According to the Court, once the registration is granted, the income would be legally available and should be subject to income taxation.

As a result, the National Treasury's request was denied, which sought to have the credits considered taxable income immediately after the judicial decision recognizing the right to offset.

This trial is not binding, even though is an important precedent. The matter is still to be further analyzed by the Superior Court.

STJ modulates the decision of exclusion of ICMS-Substitution from the PIS/Cofins basis

The Superior Court of Justice (STJ) ruled in the judgment of Special Appeals nos. 1,898,678 and 1,958,265 (Theme 1125) that its decision regarding the exclusion of ICMS-ST (State VAT tax substitution) from the calculation base of PIS and Cofins will only have effects from the judgment record, on December 14th, 2023 onwards.

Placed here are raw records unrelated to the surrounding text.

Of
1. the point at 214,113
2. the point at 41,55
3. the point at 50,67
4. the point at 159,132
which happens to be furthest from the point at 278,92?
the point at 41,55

The rapporteur of the appeals, Justice Gurgel de Faria, choose this approach to follow the line established by the Supreme Federal Court (STF) in the judgment of Theme 69, which determined the exclusion of ICMS (VAT tax) from the calculation base of PIS/Cofins.

The limitation does not apply to ongoing judicial proceedings and administrative procedures discussing the same subject matter.

STJ decides that TUST and TUSD should be ICMS basis

The Superior Court of Justice (STJ) decided that the Transmission System Usage Tariff (TUST) and the Distribution System Usage Tariff (TUSD) when invoiced on the electricity bill as a charge to be paid directly by the end consumer, whether free or captive, are part of the ICMS (State VAT) calculation base.

The content of this article is intended to provide a general guide to the subject matter. Specialist advice should be sought about your specific circumstances.